··· GIVEN DATA ···
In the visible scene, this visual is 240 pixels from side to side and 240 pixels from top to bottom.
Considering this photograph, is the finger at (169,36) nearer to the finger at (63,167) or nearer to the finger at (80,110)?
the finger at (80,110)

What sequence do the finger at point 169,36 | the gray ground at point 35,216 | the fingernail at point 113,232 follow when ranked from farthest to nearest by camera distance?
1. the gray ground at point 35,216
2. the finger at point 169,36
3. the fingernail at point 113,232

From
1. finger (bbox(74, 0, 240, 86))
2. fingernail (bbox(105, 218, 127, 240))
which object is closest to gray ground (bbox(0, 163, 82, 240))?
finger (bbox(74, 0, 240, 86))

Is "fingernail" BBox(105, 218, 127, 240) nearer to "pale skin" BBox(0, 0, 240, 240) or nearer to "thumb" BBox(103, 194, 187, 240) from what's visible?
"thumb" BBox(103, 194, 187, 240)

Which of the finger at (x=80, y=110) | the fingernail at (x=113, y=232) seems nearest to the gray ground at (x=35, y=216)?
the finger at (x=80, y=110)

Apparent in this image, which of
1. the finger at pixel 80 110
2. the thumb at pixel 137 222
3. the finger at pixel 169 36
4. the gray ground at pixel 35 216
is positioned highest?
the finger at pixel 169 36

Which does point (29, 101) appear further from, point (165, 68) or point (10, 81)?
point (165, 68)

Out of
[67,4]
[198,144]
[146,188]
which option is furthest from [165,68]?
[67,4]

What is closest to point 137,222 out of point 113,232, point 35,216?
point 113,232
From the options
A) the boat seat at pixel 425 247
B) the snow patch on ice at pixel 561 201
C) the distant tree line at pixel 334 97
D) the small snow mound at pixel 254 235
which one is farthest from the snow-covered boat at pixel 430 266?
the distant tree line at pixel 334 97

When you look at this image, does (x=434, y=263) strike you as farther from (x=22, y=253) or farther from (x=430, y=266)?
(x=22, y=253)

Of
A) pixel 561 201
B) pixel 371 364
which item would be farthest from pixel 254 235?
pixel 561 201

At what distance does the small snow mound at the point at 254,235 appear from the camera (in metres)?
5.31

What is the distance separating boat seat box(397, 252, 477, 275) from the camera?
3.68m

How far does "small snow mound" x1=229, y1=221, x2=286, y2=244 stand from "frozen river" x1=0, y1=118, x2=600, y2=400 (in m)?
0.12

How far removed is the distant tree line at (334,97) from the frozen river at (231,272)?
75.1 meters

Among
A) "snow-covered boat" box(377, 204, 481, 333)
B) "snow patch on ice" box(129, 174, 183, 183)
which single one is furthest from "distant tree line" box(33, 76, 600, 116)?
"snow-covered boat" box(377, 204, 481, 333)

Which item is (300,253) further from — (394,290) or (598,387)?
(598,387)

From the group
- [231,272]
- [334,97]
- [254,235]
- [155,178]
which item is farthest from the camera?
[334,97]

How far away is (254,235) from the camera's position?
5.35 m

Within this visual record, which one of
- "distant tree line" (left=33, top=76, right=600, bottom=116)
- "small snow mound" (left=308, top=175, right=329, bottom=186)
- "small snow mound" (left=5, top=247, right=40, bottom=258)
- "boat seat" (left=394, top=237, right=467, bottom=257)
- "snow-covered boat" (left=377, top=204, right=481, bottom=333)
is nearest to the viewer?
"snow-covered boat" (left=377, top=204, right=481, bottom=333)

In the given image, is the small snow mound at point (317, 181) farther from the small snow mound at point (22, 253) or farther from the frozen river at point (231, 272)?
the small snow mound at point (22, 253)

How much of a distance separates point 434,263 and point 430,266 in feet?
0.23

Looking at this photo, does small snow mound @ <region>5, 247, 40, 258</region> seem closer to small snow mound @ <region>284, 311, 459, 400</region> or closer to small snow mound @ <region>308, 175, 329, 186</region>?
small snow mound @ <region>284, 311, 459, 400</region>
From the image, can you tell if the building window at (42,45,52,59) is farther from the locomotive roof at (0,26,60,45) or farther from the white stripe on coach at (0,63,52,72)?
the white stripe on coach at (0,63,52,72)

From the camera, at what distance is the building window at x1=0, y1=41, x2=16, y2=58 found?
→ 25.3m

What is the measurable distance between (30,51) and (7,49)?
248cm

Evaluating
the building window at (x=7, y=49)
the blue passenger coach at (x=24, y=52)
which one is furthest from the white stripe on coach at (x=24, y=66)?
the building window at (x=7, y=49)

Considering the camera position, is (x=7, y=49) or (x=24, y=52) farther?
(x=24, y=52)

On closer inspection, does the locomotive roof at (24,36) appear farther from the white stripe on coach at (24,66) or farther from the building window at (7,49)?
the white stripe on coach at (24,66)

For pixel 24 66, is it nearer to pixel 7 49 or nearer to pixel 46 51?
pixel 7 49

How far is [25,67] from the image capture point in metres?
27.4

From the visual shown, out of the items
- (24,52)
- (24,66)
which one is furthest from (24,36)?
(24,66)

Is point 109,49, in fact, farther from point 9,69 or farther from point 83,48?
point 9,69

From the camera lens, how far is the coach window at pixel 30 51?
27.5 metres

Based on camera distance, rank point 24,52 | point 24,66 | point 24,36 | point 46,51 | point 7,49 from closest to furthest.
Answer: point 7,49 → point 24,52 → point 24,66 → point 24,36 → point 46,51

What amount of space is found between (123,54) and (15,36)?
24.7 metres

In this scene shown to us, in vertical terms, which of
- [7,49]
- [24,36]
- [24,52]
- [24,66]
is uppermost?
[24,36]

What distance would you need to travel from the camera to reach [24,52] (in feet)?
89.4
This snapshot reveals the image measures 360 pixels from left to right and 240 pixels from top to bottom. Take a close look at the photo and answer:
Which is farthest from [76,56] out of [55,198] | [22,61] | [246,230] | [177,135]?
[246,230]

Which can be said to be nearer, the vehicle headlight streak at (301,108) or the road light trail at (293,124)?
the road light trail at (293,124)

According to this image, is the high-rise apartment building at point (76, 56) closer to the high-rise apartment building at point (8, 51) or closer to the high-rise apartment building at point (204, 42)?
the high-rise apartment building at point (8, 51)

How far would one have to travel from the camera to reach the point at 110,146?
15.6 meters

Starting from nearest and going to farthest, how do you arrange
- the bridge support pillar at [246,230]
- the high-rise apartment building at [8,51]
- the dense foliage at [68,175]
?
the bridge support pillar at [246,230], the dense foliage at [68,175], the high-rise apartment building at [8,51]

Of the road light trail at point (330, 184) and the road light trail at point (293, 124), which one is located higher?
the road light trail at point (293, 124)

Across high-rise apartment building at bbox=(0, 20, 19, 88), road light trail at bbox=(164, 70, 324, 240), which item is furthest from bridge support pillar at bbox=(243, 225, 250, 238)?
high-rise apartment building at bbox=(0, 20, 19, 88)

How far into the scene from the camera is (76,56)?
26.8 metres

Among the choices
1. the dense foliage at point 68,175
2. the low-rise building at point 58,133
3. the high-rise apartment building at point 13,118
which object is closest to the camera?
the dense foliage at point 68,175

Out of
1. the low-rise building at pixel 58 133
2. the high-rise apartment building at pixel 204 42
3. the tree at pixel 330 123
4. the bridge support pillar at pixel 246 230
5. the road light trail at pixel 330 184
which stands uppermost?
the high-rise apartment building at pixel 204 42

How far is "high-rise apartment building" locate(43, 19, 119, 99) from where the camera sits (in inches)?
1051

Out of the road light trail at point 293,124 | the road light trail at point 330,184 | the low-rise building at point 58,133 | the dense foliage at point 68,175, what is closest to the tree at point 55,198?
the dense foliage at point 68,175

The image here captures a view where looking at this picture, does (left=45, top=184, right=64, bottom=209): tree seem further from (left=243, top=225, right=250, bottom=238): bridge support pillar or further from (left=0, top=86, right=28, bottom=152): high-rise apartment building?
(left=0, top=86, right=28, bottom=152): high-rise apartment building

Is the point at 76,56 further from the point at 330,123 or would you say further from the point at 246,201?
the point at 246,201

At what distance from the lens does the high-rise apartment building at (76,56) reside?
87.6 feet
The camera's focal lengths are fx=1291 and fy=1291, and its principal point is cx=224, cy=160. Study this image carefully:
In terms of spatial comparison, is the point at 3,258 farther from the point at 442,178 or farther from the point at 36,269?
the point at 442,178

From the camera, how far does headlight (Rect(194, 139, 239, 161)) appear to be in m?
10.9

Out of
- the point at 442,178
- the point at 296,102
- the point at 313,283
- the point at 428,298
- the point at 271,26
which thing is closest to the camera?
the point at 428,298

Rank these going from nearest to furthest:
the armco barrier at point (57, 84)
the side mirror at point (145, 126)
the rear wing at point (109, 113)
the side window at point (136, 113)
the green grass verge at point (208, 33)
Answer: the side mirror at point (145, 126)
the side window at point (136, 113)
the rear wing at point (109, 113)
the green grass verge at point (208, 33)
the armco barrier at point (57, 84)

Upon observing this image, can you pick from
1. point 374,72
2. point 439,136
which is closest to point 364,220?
···
> [STATED EXERCISE]:
Edit the records from their start through the line containing "3. the fingernail at point 113,232", inclusive, changing "camera distance" to "distance from the camera" and leaving everything else unchanged. Give back only those lines.

> [RESULT]:
In the visible scene, this visual is 240 pixels from side to side and 240 pixels from top to bottom.
Considering this photograph, is the finger at (169,36) nearer to the finger at (63,167) or nearer to the finger at (80,110)?
the finger at (80,110)

What sequence do the finger at point 169,36 | the gray ground at point 35,216 | the fingernail at point 113,232 follow when ranked from farthest to nearest by distance from the camera?
1. the gray ground at point 35,216
2. the finger at point 169,36
3. the fingernail at point 113,232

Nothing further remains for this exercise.